Data listing:

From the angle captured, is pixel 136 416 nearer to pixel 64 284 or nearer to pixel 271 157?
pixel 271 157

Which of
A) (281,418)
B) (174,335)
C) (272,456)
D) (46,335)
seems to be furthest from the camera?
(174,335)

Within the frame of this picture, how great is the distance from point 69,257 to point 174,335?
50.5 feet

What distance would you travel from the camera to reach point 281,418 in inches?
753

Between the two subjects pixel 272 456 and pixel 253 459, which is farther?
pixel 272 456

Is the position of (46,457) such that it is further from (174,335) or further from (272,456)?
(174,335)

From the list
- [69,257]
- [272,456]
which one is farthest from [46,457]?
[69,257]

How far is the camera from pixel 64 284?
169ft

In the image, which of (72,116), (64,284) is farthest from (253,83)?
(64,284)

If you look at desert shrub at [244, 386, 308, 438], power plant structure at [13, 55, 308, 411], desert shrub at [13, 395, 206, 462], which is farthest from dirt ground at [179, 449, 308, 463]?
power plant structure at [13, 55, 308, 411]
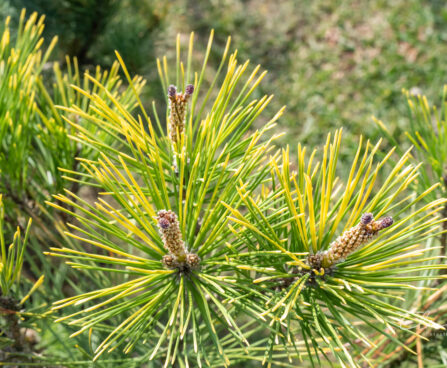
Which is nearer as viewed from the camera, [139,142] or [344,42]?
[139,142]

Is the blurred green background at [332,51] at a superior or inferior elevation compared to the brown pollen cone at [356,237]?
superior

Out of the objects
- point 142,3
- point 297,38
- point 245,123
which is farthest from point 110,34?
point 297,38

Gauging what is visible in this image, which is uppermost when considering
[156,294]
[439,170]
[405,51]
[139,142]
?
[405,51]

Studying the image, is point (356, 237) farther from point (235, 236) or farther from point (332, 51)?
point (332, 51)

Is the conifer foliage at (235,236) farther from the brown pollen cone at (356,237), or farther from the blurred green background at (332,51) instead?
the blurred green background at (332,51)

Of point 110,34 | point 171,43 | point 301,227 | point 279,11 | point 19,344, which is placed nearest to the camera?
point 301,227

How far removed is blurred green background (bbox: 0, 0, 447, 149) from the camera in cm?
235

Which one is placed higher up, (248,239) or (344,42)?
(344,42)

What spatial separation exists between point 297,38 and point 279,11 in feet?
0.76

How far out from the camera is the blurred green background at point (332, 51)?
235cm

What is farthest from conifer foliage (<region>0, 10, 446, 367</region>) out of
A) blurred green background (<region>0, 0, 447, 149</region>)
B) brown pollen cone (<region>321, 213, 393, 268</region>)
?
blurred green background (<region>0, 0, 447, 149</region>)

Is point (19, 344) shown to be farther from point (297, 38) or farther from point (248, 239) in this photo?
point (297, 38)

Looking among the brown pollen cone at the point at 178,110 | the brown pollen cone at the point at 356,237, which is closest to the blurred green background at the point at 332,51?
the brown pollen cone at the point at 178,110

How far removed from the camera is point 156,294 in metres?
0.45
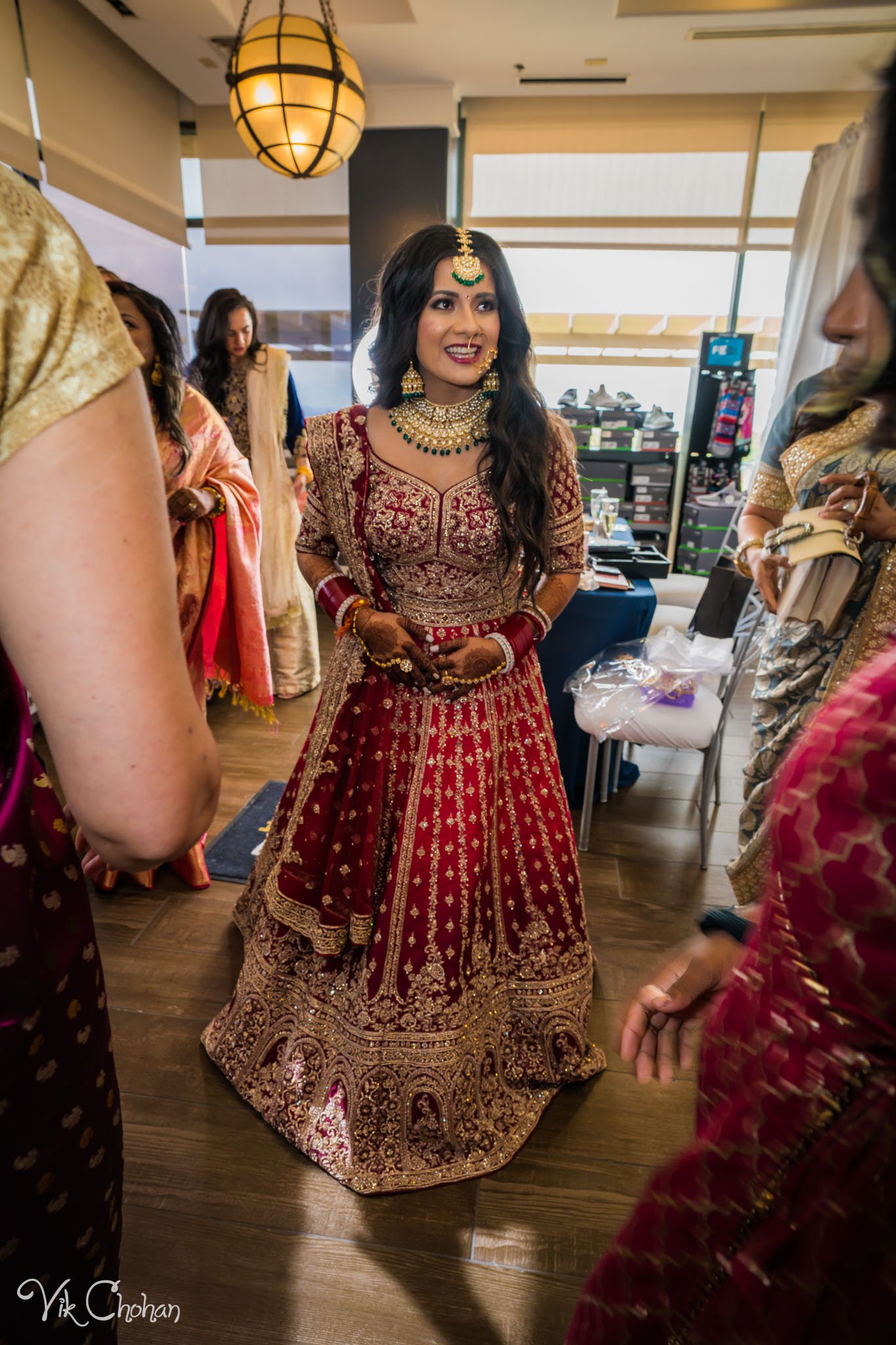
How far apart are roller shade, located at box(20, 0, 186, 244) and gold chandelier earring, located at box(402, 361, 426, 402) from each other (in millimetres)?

_Given request_
Reproduce the whole listing above word for word and line for line, leaving out the pictures.

_Right answer_
From the angle captured, is pixel 136 416 nearer to pixel 64 284 or nearer to pixel 271 157?
pixel 271 157

Which of
A) (281,418)
B) (174,335)
C) (272,456)
D) (46,335)
seems to be furthest from the camera?
(174,335)

Within the frame of this picture, how great is the distance from point 69,257 to point 174,335?
50.5 feet

What distance would you travel from the camera to reach point 281,418 in inches?
753

Between the two subjects pixel 272 456 and pixel 253 459, which is farther?
pixel 272 456

Is the position of (46,457) such that it is further from (174,335) or further from (272,456)?
(174,335)

From the list
- [69,257]
- [272,456]
which one is farthest from [46,457]?
[69,257]

How far is the camera from pixel 64 284?
169ft

In the image, which of (72,116), (64,284) is farthest from (253,83)?
(64,284)

If you look at desert shrub at [244, 386, 308, 438], power plant structure at [13, 55, 308, 411], desert shrub at [13, 395, 206, 462], which is farthest from dirt ground at [179, 449, 308, 463]?
power plant structure at [13, 55, 308, 411]
Which is nearer as viewed from the camera, [139,142] or [344,42]?
[139,142]

Is the blurred green background at [332,51] at a superior or inferior elevation compared to the brown pollen cone at [356,237]?
superior

Out of the objects
- point 142,3
- point 297,38
- point 245,123
which is farthest from point 110,34?
point 297,38

Gauging what is visible in this image, which is uppermost when considering
[156,294]
[439,170]
[405,51]
[139,142]
?
[405,51]

Studying the image, is point (356, 237) farther from point (235, 236) or farther from point (332, 51)?
point (332, 51)

Is the conifer foliage at (235,236) farther from the brown pollen cone at (356,237), or farther from the blurred green background at (332,51) instead?
the blurred green background at (332,51)

Of point 110,34 | point 171,43 | point 301,227 | point 279,11 | point 19,344, which is placed nearest to the camera?
point 301,227

How far removed is blurred green background (bbox: 0, 0, 447, 149) from the camera in cm?
235

Which one is placed higher up, (248,239) or (344,42)?
(344,42)

What spatial separation exists between point 297,38 and point 279,11 in feet?
0.76

How far out from the camera is the blurred green background at point (332, 51)?
235cm

What is farthest from conifer foliage (<region>0, 10, 446, 367</region>) out of
A) blurred green background (<region>0, 0, 447, 149</region>)
B) brown pollen cone (<region>321, 213, 393, 268</region>)
?
blurred green background (<region>0, 0, 447, 149</region>)

Is point (19, 344) shown to be farther from point (297, 38) or farther from point (248, 239) in this photo?
point (297, 38)

Looking among the brown pollen cone at the point at 178,110 | the brown pollen cone at the point at 356,237, which is closest to the blurred green background at the point at 332,51?
the brown pollen cone at the point at 178,110

How far removed from the camera is point 156,294 in metres?
0.45
How far apart are roller shade, located at box(20, 0, 186, 244) and gold chandelier earring, located at box(402, 361, 426, 402) from each other (in millimetres)?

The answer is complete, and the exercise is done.